ATLANTA -- The special legislative session that begins Aug. 15 to redraw political districts will be the setting for lawmakers’ first hearing on a rewrite of the state’s sunshine law, Attorney General Sam Olens announced today.

Olens unveiled news of the hearing by the House Judiciary Committee while he was participating in a panel discussion hosted by the Atlanta Press Club.

Members of the club offered him suggestions on how to broaden the law to help them get documents from government agencies. One reporter even suggested extending the open-records requirements to the governor. Current law exempts the governor’s office, but recent occupants have chosen to voluntarily comply in most cases.

Olens said he had to be realistic.

“The problem is I need a majority in the House and a majority in the Senate, and I need to get the bill passed,” he said. “Everyone should be subject to the Open Records Act ... but you have to make a decision if you want to improve the law or you just want to whine.”

Shortly after taking office in January, Olens proposed a sweeping revision of the law requiring local and state government to make public meetings and documents or face steeper fines. His staff didn’t complete the proposal in time for it to pass during the regular legislative session, and he said it still isn’t ready to be voted on during the special session.
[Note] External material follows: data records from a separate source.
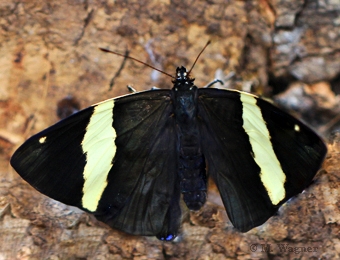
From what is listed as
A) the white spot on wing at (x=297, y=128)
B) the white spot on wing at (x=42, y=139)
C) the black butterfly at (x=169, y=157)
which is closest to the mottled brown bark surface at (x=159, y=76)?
the black butterfly at (x=169, y=157)

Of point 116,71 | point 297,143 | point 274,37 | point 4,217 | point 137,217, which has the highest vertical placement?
point 274,37

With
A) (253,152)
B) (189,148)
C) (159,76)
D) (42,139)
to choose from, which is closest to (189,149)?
(189,148)

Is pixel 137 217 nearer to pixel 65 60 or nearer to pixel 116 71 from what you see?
pixel 116 71

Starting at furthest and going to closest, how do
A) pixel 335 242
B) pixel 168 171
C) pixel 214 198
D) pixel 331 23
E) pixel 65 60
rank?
pixel 331 23 → pixel 65 60 → pixel 214 198 → pixel 168 171 → pixel 335 242

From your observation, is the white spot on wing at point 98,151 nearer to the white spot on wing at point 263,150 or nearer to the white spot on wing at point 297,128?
the white spot on wing at point 263,150

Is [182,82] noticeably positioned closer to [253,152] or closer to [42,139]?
[253,152]

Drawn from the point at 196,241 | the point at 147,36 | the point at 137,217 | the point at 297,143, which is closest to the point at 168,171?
the point at 137,217

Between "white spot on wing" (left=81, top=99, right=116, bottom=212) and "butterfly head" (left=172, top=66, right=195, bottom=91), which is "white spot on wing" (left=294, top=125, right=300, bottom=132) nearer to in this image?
"butterfly head" (left=172, top=66, right=195, bottom=91)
The hearing, scheduled for Aug. 30, will allow members of the Judiciary Committee to hear witnesses for and against Olens’ proposal and to suggest changes. It’s likely that some local officials will object to the higher penalties and stricter provisions about how quickly to produce files for members of the public who request them.

Cynthia Counts, an attorney familiar with media issues, said public pressure to pass tougher provisions should be able to overcome opposition. The recent allegations that the Atlanta Public School System altered and destroyed documents or simply refused to turn them over to reporters asking about cheating on standardized tests have demonstrated how far some officials will go to flaunt the current law.

“There is no more egregious example,” she said. “I urge all of you to contact your legislator.”